Good governance also depends on what happens after the reviewer clicks approve or revoke. If disposition does not trigger entitlement removal, credential revocation, or evidence retention, the review has no durable security value. Mature programmes bind access review outputs into IAM, PAM, and secrets workflows so the decision actually changes state. Where organisations struggle most is when the inventory is incomplete, because reviewers cannot judge access they cannot see. That is a common pattern in large estates with decentralised ownership and multiple identity stores.

  • Reduce scope to high-risk systems, privileged roles, and sensitive NHIs first.
  • Provide usage, owner, and expiration context for each item under review.
  • Make revoke decisions auto-execute where possible, with auditable evidence.
  • Track exceptions separately so they do not disappear into a blanket approval rate.

Used this way, access reviews become a control validation exercise rather than an administrative campaign. They tend to break down when entitlement inventories are stale, because reviewers are forced to approve unknown access based on incomplete data.

Common Variations and Edge Cases

Tighter review scope often increases operational overhead, requiring organisations to balance review depth against reviewer fatigue and system coverage.
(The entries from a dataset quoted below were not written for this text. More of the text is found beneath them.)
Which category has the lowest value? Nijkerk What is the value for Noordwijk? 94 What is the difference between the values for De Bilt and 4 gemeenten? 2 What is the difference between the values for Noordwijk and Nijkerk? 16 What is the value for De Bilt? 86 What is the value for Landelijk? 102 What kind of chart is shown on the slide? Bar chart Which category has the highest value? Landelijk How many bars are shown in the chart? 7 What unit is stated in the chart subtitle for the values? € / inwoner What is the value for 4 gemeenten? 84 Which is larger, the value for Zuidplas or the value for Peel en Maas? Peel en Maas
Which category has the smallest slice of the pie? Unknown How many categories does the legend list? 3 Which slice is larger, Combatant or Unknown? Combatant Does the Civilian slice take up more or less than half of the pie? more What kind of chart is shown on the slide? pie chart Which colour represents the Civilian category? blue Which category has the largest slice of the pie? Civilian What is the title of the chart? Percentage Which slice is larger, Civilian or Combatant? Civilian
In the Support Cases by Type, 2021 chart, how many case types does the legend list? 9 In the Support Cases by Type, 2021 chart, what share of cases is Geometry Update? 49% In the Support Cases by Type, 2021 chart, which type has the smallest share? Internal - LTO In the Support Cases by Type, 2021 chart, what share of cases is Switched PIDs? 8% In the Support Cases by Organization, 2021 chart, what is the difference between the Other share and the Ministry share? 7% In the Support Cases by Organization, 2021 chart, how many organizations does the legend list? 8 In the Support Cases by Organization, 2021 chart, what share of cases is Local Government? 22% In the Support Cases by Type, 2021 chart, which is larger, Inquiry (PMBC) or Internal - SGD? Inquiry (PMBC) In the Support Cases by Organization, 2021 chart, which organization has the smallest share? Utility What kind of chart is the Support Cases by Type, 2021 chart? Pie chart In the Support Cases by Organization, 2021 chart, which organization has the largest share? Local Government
That tradeoff is real, especially where thousands of low-risk entitlements exist alongside a smaller set of high-impact privileges. Best practice is evolving, but current guidance suggests prioritising risk-based sampling and continuous controls for the long tail rather than attempting full manual review of everything.

Edge cases also matter. Shared accounts, break-glass access, temporary vendor access, and service credentials do not fit neatly into the same campaign model as standard employee access. For those cases, the review should confirm owner, purpose, expiry, and compensating controls rather than treating them like ordinary role assignments. NHIMG’s 52 NHI Breaches Analysis shows how often identity governance failures are really lifecycle failures, not review failures alone.

One useful operational signal is whether a review changes the authoritative source of truth. If the campaign does not update the entitlement record, retire the secret, or document the exception in a durable audit trail, the governance value is limited. That is why the strongest programmes treat access reviews as one input to lifecycle control, not the control itself.

Standards & Framework Alignment

This section maps relevant standards and security frameworks to the operational risks and controls described in this guidance.

OWASP Non-Human Identity Top 10 address the attack and risk surface, while NIST CSF 2.0 and NIST AI RMF set the governance and control requirements practitioners need to meet.

Framework Control / Reference Relevance
OWASP Non-Human Identity Top 10 NHI-03 Review failures often trace to stale or overlong non-human credentials.
NIST CSF 2.0 PR.AC-4 Least-privilege access reviews should reduce excessive or unjustified access.
NIST AI RMF Governance reviews need accountable, measurable controls rather than checkbox activity.

Use review evidence to remove unnecessary access and revalidate need by system risk.